Professor, alumnus discuss award-winning research
What would you do with $625,000?
University Professor Julie Livingston is one of 23 recipients of the MacArthur fellowship, a five-year, unrestricted stipend of $625,000, due to her research in Botswana. She looked at the care and treatment of the sick in the southern parts of Africa.
Livingston, a public health historian and anthropologist, said her research aims to understand how the relationships between the sick and those who care for them change over time.
According to the John D. and Catherine T. MacArthur Foundation website, Livingston illustrates how traditional healing and care giving practices have been reshaped by regional political and economic dislocation, as well as Western biomedical ideas and techniques.
“By unflinchingly detailing an over-extended medical infrastructure and the families and health care providers who navigate it, Livingston exposes the limits of biomedicine and the unlikelihood that technology alone will fix health issues in Africa or anywhere else,” according to the website.
The grant came as a surprise, Livingston said. The MacArthur fellowship is not something that can be applied for — researchers need to be nominated by their colleagues.
“It’s this interesting, magical thing that you don’t apply for. Instead, they ask people to nominate who you think would be a good candidate,” she said. “If they are interested, they ask for letters from others in the field. It’s a total surprise [for those who are the recipients.]”
While she is thankful for the fellowship, Livingston said she has no idea who nominated her. The whole process is kept secret from the person who receives the award.
“I have no idea who nominated me. No idea who the letter writers are either, or who was on the selection committee,” she said. “I hope that someone out there sees this as a continuing validation of the humanities at Rutgers. It’s nice the foundation selected two historians this year.”
Along with Livingston, Craig Fennie, an assistant professor at the School of Applied and Engineering Physics at Cornell University, was another of the MacArthur fellows.
A materials scientist and Rutgers alumnus, Fennie said he works with types of materials used in electronic devices. The works he does touches multiple fields of science.
“A lot of what we are doing is fundamental in chemistry,” he said. “It really is a very disciplinary material. We need to know what physicists and chemists know.”
According to the MacArthur website, Fennie identifies new materials by employing a “first principles” approach based on quantum mechanics, in which they are rationally built up, atom by atom, to possess the needed physical properties.

Stored data
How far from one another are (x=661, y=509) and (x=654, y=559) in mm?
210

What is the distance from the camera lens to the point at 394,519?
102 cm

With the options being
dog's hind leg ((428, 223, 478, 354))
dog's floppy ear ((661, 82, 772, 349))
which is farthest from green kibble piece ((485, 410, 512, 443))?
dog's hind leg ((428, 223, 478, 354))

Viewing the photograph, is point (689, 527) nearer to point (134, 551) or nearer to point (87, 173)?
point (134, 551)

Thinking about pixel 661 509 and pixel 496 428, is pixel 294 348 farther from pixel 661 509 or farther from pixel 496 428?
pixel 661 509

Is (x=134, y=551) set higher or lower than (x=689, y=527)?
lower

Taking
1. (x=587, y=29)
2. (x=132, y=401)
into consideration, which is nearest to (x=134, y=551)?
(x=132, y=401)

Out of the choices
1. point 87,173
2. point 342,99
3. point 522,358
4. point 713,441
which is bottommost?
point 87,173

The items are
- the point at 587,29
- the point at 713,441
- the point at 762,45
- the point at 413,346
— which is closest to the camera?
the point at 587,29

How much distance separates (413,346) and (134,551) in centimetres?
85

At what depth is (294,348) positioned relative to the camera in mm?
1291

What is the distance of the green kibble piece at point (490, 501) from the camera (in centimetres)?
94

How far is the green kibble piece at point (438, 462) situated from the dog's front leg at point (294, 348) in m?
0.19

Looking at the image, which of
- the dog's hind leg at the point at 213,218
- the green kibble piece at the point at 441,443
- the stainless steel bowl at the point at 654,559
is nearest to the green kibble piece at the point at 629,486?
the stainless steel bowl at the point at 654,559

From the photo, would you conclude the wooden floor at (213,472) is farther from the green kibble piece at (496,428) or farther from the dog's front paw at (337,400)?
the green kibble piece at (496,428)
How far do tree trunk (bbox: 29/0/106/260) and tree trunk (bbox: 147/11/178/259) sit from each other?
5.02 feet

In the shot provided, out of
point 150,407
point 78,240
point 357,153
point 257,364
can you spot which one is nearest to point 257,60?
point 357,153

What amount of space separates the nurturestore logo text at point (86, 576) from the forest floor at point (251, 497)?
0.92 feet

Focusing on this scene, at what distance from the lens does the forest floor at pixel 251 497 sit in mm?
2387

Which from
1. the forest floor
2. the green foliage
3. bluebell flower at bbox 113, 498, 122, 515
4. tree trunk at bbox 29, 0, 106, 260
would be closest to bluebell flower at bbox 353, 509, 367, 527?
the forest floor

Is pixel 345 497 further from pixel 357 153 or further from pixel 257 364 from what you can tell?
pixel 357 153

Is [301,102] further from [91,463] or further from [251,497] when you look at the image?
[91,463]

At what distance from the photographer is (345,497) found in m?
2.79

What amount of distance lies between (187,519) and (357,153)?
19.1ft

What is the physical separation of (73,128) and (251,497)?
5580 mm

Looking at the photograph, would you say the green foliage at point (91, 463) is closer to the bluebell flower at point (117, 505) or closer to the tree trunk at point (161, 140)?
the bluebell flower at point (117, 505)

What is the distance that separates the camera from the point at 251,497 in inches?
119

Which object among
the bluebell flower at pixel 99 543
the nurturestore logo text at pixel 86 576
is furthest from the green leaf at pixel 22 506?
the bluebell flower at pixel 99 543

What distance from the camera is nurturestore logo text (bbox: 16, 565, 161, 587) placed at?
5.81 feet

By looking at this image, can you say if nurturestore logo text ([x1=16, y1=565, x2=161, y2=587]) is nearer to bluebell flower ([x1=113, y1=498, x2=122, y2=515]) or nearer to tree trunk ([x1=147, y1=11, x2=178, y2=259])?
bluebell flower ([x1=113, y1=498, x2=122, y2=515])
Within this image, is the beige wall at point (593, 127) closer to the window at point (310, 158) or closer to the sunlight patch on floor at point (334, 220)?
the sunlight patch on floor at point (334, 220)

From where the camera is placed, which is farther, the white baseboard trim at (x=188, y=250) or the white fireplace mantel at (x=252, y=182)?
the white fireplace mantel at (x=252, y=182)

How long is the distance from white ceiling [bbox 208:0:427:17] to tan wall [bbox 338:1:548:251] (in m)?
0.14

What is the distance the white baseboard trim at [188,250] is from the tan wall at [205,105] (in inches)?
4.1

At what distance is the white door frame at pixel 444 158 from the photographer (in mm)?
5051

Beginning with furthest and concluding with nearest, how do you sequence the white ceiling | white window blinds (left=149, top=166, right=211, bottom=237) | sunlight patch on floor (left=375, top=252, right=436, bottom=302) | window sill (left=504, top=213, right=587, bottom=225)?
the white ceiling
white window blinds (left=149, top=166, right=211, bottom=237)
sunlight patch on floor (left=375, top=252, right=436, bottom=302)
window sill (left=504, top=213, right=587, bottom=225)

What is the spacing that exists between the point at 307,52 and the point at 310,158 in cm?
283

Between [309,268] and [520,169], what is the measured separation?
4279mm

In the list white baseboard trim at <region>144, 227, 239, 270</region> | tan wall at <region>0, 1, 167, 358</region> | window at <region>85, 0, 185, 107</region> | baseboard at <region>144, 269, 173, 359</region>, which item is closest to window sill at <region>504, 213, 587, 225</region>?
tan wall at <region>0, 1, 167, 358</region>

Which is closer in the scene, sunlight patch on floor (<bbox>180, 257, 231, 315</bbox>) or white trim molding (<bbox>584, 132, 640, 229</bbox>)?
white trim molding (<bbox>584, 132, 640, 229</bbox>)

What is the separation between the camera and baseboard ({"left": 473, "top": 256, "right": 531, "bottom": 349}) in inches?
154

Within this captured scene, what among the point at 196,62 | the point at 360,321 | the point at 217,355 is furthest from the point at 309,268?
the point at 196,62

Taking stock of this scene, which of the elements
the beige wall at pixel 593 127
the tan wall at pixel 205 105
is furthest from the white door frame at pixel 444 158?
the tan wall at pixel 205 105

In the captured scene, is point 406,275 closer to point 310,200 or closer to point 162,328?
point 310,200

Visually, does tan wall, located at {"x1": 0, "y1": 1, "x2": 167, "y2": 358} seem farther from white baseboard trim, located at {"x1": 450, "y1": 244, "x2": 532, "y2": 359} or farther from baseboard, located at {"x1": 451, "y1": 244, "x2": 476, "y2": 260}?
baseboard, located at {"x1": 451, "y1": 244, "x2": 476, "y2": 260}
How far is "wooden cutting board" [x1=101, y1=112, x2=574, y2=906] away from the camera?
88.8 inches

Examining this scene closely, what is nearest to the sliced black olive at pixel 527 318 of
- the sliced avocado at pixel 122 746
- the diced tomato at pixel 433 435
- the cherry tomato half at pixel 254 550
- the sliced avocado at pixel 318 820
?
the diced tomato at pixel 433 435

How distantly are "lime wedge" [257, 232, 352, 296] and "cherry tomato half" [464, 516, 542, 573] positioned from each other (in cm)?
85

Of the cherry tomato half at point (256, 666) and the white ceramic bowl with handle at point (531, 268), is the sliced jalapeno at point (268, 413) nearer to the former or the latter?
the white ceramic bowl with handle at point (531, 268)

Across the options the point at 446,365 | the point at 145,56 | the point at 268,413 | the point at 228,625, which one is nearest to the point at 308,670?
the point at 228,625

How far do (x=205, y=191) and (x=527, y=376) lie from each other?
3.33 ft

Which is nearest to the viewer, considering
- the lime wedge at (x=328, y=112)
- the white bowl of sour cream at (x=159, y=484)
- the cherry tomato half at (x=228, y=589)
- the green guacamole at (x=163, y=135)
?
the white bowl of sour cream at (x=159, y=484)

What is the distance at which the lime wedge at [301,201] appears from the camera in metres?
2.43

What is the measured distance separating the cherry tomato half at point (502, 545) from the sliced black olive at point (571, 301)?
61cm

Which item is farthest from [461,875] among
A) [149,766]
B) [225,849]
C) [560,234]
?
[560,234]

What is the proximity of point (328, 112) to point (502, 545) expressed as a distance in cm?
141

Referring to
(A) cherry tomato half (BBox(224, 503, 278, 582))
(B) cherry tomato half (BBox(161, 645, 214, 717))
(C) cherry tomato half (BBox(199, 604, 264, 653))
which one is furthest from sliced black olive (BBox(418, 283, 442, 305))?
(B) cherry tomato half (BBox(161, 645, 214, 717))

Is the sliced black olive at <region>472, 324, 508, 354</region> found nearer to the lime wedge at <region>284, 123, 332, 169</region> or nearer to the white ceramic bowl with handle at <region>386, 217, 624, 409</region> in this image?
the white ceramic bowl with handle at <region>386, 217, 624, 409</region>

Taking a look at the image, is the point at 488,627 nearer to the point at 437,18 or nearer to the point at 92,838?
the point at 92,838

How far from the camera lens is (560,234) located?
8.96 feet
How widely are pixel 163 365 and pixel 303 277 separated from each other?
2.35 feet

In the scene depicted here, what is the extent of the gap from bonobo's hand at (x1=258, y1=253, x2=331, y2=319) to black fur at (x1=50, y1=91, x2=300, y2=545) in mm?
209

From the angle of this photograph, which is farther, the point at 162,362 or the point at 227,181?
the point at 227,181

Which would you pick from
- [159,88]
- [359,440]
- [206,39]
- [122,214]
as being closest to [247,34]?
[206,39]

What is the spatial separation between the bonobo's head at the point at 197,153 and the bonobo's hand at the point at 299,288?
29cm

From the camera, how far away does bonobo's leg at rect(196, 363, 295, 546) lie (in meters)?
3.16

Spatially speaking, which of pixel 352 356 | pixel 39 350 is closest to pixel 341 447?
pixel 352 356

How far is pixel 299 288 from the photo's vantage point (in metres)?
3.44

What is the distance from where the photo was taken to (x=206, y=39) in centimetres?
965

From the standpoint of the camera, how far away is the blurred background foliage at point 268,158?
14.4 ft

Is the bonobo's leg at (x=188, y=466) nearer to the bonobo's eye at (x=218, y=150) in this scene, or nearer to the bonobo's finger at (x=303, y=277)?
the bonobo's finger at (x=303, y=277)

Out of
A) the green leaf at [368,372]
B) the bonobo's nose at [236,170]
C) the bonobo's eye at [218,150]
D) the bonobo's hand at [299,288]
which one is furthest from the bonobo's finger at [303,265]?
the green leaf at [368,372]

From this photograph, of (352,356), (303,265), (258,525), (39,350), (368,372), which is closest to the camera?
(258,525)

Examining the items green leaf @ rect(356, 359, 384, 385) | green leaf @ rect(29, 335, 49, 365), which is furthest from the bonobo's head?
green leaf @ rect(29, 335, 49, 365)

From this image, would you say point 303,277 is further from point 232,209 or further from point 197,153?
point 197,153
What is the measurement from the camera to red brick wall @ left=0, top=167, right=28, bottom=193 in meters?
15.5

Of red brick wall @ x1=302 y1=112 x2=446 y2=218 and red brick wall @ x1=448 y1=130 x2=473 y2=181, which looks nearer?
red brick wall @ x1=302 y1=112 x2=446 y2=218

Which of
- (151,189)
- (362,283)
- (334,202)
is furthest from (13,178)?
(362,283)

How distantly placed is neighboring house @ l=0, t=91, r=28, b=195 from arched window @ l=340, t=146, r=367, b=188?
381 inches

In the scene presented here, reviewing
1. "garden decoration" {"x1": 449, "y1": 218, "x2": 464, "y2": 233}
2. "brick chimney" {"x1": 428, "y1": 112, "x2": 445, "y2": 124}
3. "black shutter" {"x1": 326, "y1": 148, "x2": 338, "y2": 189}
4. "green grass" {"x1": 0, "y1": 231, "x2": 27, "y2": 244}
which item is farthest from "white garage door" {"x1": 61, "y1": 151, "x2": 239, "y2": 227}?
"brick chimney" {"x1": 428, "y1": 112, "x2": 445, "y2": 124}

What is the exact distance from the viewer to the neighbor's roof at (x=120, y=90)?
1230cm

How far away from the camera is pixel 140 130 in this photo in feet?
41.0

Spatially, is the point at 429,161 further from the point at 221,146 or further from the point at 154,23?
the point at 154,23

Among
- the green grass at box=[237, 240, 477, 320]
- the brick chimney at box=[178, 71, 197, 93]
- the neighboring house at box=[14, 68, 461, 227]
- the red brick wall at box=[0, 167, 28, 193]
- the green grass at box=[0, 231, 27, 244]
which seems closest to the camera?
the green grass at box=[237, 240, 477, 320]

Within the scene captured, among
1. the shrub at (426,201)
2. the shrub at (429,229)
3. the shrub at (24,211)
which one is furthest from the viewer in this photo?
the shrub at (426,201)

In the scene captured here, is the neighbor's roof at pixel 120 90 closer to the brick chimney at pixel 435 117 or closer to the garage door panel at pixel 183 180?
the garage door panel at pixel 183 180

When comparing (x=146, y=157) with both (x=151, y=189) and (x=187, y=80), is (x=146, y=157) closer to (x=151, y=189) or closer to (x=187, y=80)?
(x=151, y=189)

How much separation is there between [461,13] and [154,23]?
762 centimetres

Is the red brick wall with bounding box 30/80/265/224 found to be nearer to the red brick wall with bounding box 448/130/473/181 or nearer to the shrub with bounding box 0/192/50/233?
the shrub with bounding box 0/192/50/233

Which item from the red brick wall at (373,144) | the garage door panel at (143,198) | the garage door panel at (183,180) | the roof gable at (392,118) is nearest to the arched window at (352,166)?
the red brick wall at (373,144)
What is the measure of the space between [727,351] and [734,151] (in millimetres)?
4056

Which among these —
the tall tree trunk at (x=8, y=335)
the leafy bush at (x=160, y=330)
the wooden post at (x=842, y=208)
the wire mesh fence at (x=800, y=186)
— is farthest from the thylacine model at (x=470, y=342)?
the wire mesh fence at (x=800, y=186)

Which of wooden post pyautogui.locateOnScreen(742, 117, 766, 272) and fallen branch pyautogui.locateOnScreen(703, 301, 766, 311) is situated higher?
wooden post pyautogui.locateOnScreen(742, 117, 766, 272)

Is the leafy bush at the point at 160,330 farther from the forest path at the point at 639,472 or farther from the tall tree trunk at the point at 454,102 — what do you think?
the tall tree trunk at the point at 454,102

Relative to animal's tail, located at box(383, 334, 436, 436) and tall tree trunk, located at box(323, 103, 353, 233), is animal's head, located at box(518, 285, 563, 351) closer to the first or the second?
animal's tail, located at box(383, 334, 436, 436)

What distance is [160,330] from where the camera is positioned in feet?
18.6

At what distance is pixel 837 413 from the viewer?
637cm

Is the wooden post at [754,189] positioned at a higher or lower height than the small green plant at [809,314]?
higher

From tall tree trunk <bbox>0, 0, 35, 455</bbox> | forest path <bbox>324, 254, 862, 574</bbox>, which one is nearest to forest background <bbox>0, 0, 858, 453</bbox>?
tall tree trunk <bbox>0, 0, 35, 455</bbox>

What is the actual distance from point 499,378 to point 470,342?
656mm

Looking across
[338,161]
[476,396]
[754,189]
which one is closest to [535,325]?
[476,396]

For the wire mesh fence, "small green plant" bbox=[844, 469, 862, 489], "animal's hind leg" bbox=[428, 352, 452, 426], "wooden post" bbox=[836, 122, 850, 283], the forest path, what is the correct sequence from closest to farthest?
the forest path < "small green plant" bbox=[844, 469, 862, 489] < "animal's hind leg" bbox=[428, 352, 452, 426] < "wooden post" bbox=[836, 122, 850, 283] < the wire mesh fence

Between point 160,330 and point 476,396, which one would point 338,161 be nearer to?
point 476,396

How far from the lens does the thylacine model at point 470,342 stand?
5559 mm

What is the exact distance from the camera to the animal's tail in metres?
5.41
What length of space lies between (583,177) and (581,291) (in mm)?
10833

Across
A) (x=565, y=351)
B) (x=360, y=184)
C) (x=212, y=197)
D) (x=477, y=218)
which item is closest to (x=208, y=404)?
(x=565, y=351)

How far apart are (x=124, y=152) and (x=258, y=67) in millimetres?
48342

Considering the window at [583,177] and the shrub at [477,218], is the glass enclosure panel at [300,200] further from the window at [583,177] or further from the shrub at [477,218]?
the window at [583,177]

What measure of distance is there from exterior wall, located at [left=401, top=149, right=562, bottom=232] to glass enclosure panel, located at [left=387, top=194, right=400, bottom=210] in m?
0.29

Exercise tasks
**1.** Summarize the article on the MacArthur fellows in two sentences.
**2.** Answer these questions using the article on the MacArthur fellows:
(a) How many recipients of the MacArthur fellowship does the article report?
(b) If researchers cannot apply for the fellowship, how do they become candidates?
(c) Where is Craig Fennie an assistant professor?
**3.** Write the next few paragraphs of the article on the MacArthur fellows, continuing from its final sentence.

Answers
**1.** Julie Livingston, a public health historian and anthropologist, received a MacArthur fellowship, a five-year unrestricted stipend of $625,000, for research in Botswana on the care and treatment of the sick and how relationships between the sick and their caregivers change over time. Craig Fennie, a Rutgers alumnus and assistant professor at Cornell University, was also named a fellow; he works with materials used in electronic devices and identifies new materials through a "first principles" approach based on quantum mechanics.

**2.**
(a) 23
(b) They must be nominated by their colleagues.
(c) At the School of Applied and Engineering Physics at Cornell University

**3.**
“We plan to take the idea of materials and designing them and working in types of physics,” he said. “Can we design materials that have property ‘X,’ and create them with property ‘Y?’ We design materials with different properties than the one we are looking at.”
Fennie said his research would not be possible without the University’s Department of Physics and Astronomy. He received his Ph.D. in 2006 from Rutgers.
“The people and environment they created, [they take] chances and [do] things different,” he said.
The grant money they were awarded came with no strings attached, Livingston said. She would like to start research on the problem of suicide and its aftermath in New York City.
“It’s still in the very, very early stages,” she said. “I’m not exactly sure how the money or recognition will help. It will take time to figure out the best way to use the money. Maybe it can be used to bring people together to have conversations.”
Right now, she said she is just learning how to relax about her bills and mortgage. Her landlord is having asbestos removed from the roof of her building, and her only stress is the noise.
Receiving the fellowship is like a vote of confidence from colleagues, Livingston said.
“The vote of confidence is equally important to the money. For me, I’m just a woman with a notebook. It’s not as financially intense as what other people do,” she said. “Whatever it is I’m doing, it’s going OK, and someone is getting something out of it.”
The humanities at Rutgers are not just an appendage to the medical school, Livingston said.
According to the website, the foundation supports creative people and effective institutions committed to building a more just and peaceful world. The organization offers grants and loans through four programs: International Programs; U.S. Programs; Media, Culture and Special Initiatives; and the MacArthur Fellows Program.
“The MacArthur Fellows Program awards unrestricted $625,000 fellowships to talented individuals who have shown extraordinary originality and dedication in their creative pursuits and a marked capacity for self-direction,” according to the website.
Last year, the organization received more than 6,000 grant requests, according to the website. The total number of grants given was 562, totaling $215.2 million. The fellows program awarded $11.8 million.